• What to work on
**A)** Using the proposal on concurrent index creation, say whether each statement agrees with the text, answering yes or no and quoting the exact words that settle it: (i) the validation stage currently runs on multiple threads; (ii) in the current process the index is first created invalid and not ready; (iii) the proposal would create the index as an empty but ready index.
**B)** In one to three sentences, explain why the build stage in the concurrent index creation proposal would merge new tuples into an already built index instead of building the index from scratch.

Proposal for Improving Concurrent Index Creation Performance

From: Sergey Sargsyan <sergey(dot)sargsyan(dot)2001(at)gmail(dot)com>
To: pgsql-hackers(at)postgresql(dot)org
Subject: Proposal for Improving Concurrent Index Creation Performance
Date: 2025-06-12 03:45:57
Message-ID: CAMAof6_FY0MrNJOuBrqvQqJKiwskFvjRtgpVHf-D7A=KvTtYXg@mail.gmail.com
Views: Whole Thread | Raw Message | Download mbox | Resend email
Thread:
Lists: pgsql-hackers

Hi PostgreSQL Hackers,

I've been exploring the process of concurrent index creation and noticed a
potential area for performance improvement, especially for large indexes.
Currently, the process involves multiple stages: creating the index
(initially invalid and not ready), builing the index, validating the index
by checking that all tuples are included, and finally swapping the old
index with the new one.

The validation stage, where we sort the index entries by TID and compare
them to the heap, is currently single-threaded and can become a bottleneck
for large indexes.

To address this, I propose a modification: during the creation of the
index, we can create it as an empty but ready index. This means that while
the index is being built, new transactions will start adding tuples to it
immediately. So during the build stage we can do everything as before, but
instead of building index from scratch from tuples, we will just merge new
tuples into already built index.

• Data shown
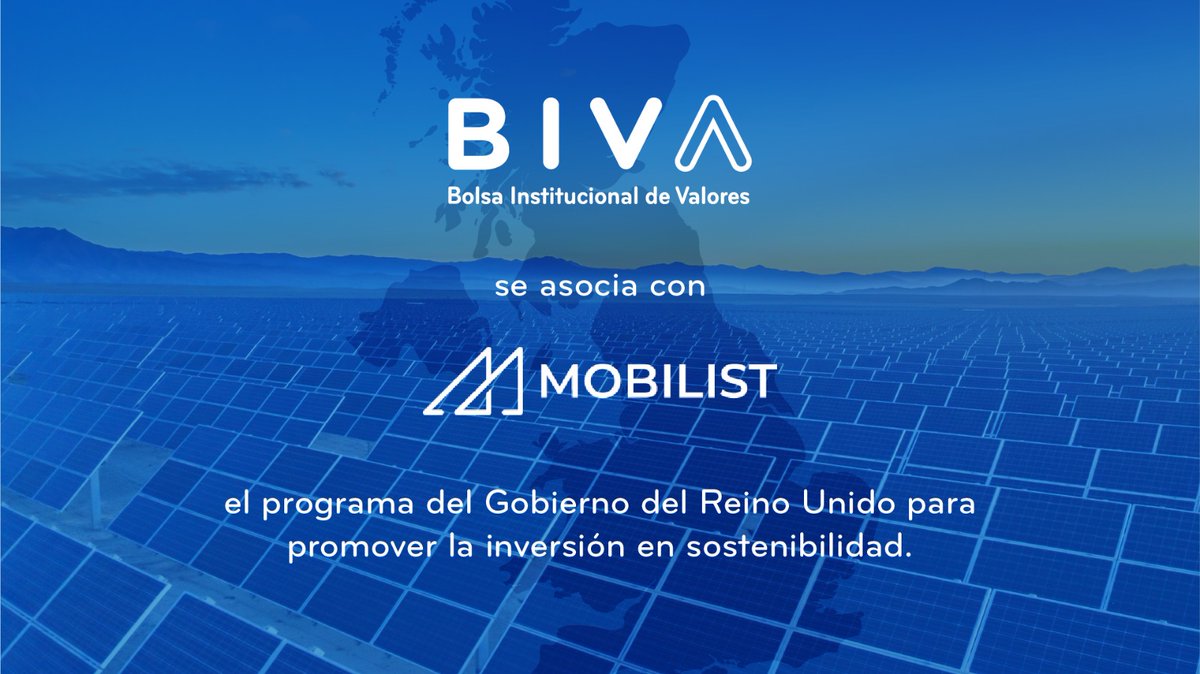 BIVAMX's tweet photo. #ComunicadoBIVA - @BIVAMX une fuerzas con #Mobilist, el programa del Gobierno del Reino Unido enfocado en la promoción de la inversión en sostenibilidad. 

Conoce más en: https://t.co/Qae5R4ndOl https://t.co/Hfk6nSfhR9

• Written responses
**A)**
(i) No: "is currently single-threaded and can become a bottleneck for large indexes."
(ii) Yes: "creating the index (initially invalid and not ready)"
(iii) Yes: "we can create it as an empty but ready index"

**B)** The index would be created as an empty but ready index, so new transactions would start adding tuples to it right away while it is being built. The build stage can therefore proceed as before, but it would merge new tuples into that existing index rather than building one from scratch.